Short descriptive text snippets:
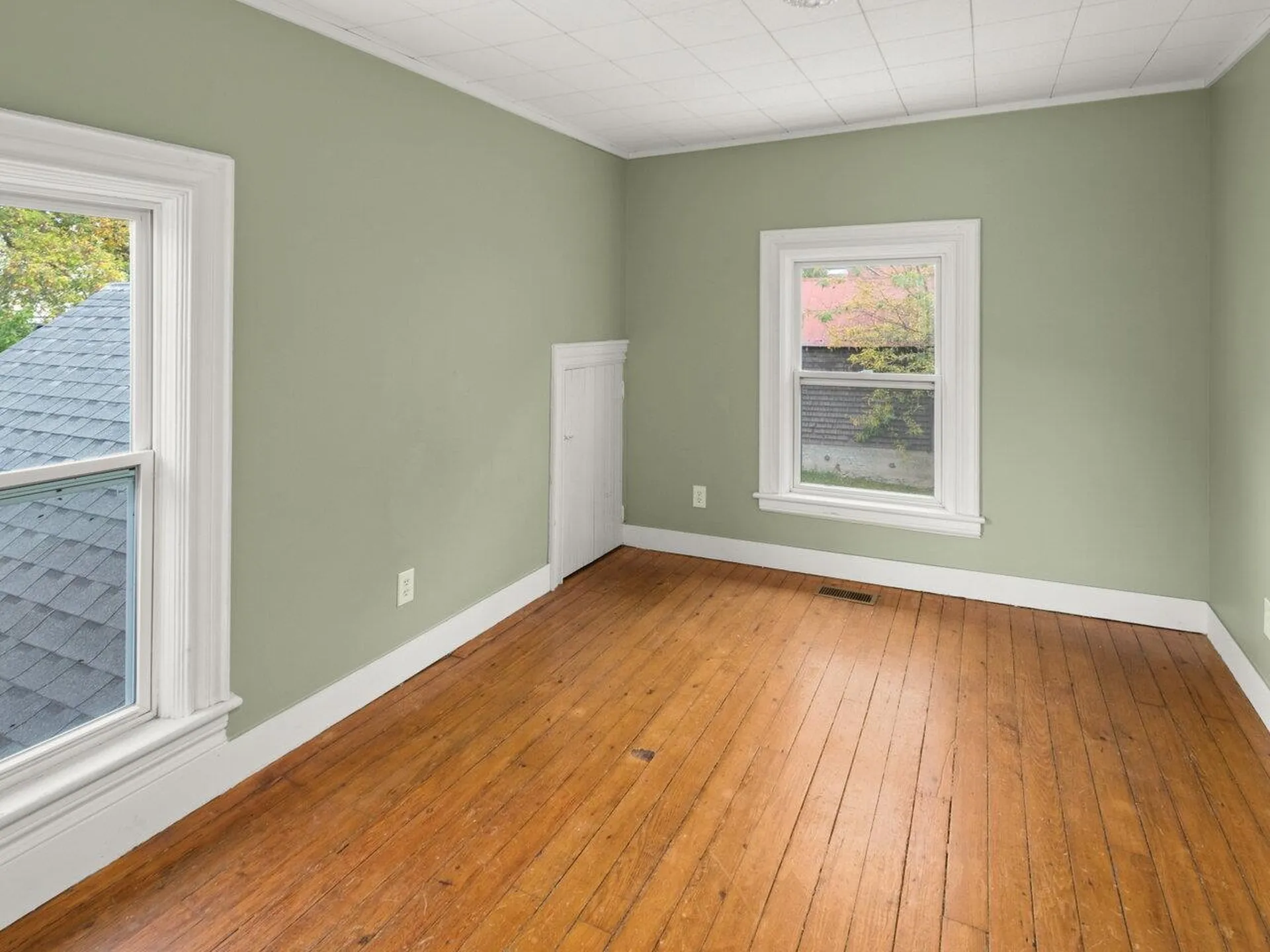 8 East Street Vergennes VT 05491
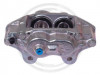 A.B.S. 728572 - Bremssattel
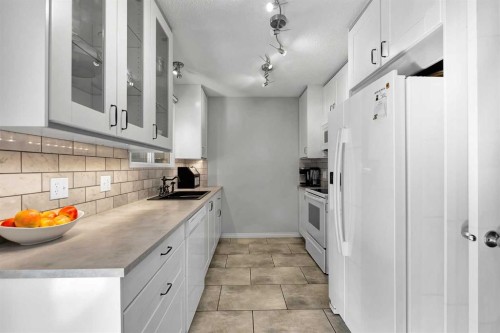 19 Templeton Bay Ne, Calgary, AB 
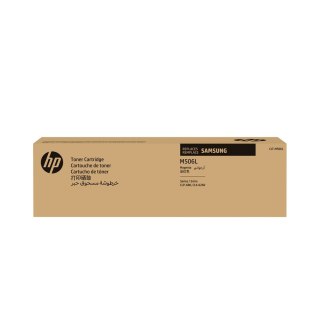 Hewlett-Packard HP Samsung Toner czerwony SU305A= CLT-M506L/ELS=CLTM506L/ELS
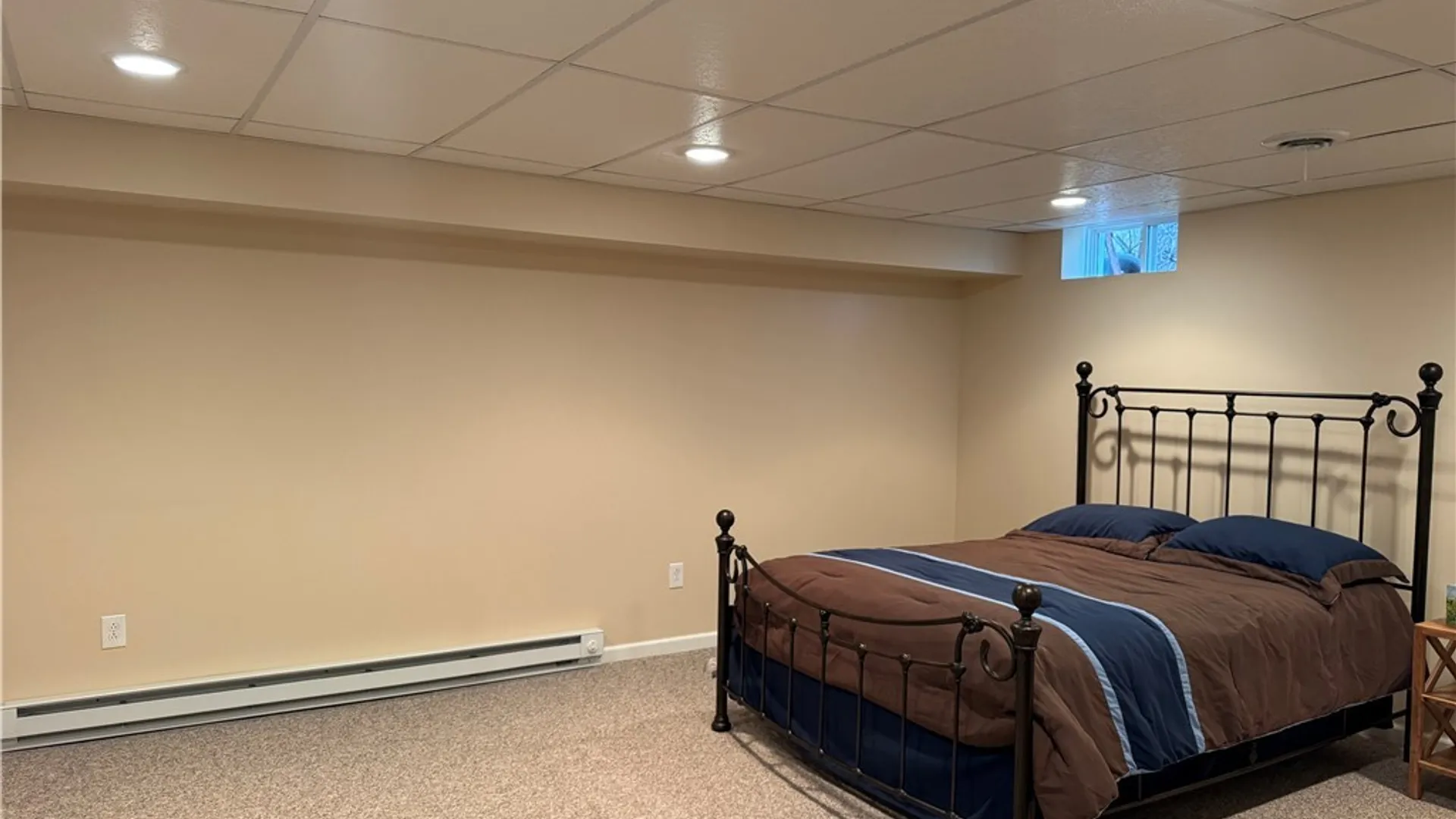 Property at 4210 Mistral Circle, Clay, NY 13090 32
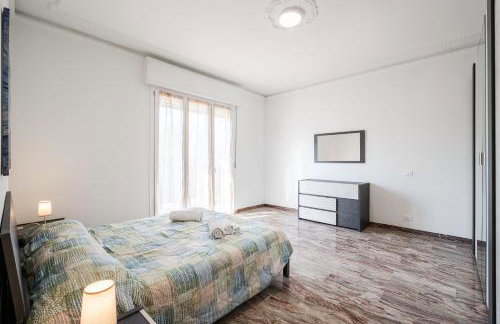 IZZ1 Apartments Plus - Motor&Food Valley - Foto 33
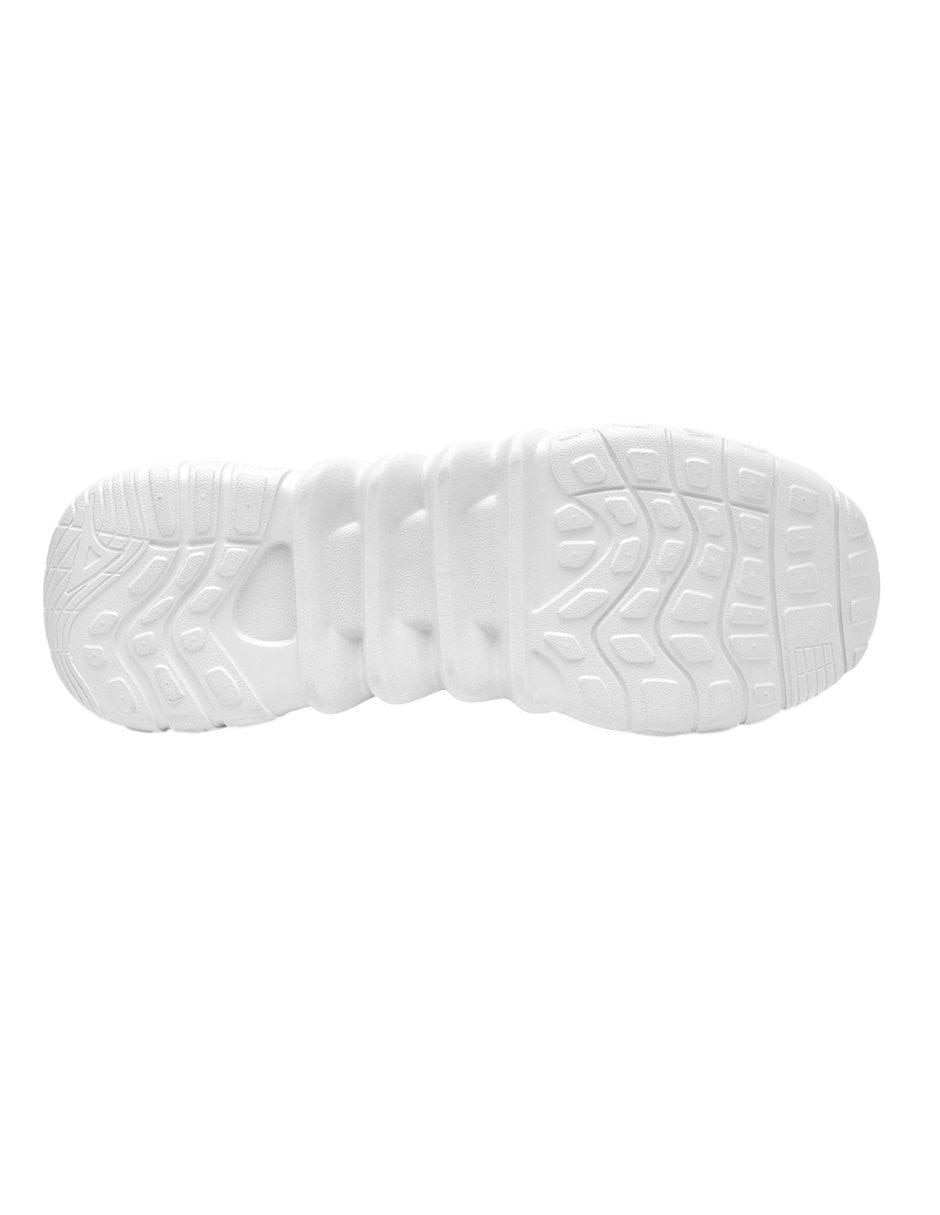 Tenis para hombre 3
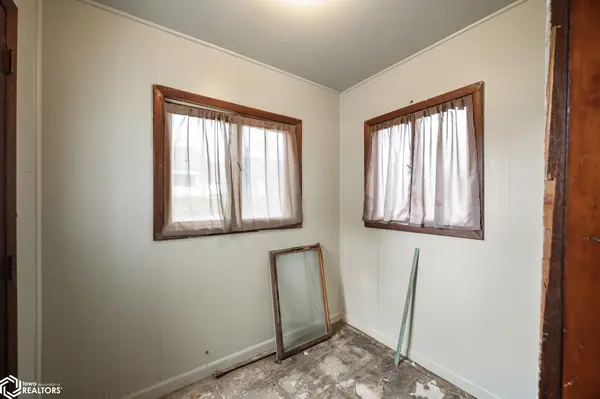 307 Prospect ST, Iowa Falls, IA 50126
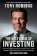 The Holy Grail of Investing: The World´s Greatest Investors Reveal Their Ultimate Strategi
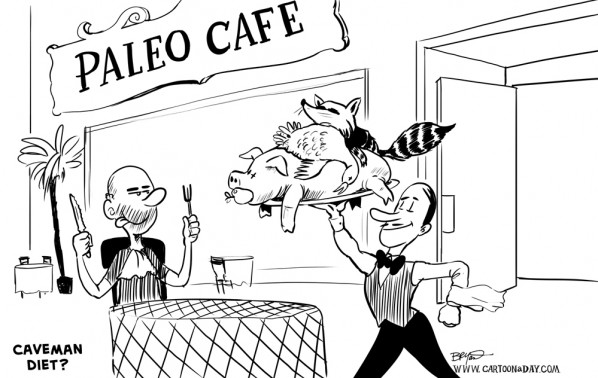 paleo-diet-cafe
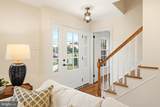 13632 Paradise Church Road - Photo 23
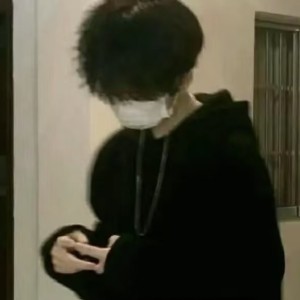 然.［念之.語］的鋼琴譜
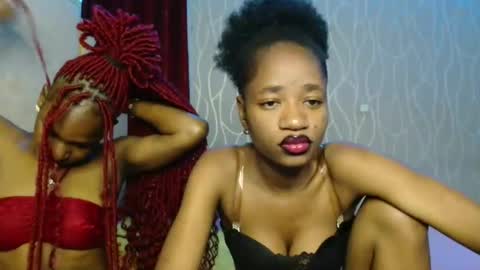 Snapshot of shankyznoviana chatting on May 19, 2026, 7:20 pm Shanky online show from May 19, 2026, 7:20 pm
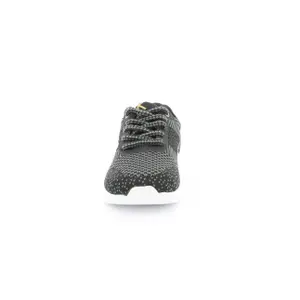 Children's sneakers Kickers Knitwear image-3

• _Exercise prompt_
Your answer must be an exact copy of the entries above, with no pictures in it.

• _Solution to this exercise_
 8 East Street Vergennes VT 05491
 A.B.S. 728572 - Bremssattel
 19 Templeton Bay Ne, Calgary, AB 
 Hewlett-Packard HP Samsung Toner czerwony SU305A= CLT-M506L/ELS=CLTM506L/ELS
 Property at 4210 Mistral Circle, Clay, NY 13090 32
 IZZ1 Apartments Plus - Motor&Food Valley - Foto 33
 Tenis para hombre 3
 307 Prospect ST, Iowa Falls, IA 50126
 The Holy Grail of Investing: The World´s Greatest Investors Reveal Their Ultimate Strategi
 paleo-diet-cafe
 13632 Paradise Church Road - Photo 23
 然.［念之.語］的鋼琴譜
 Snapshot of shankyznoviana chatting on May 19, 2026, 7:20 pm Shanky online show from May 19, 2026, 7:20 pm
 Children's sneakers Kickers Knitwear image-3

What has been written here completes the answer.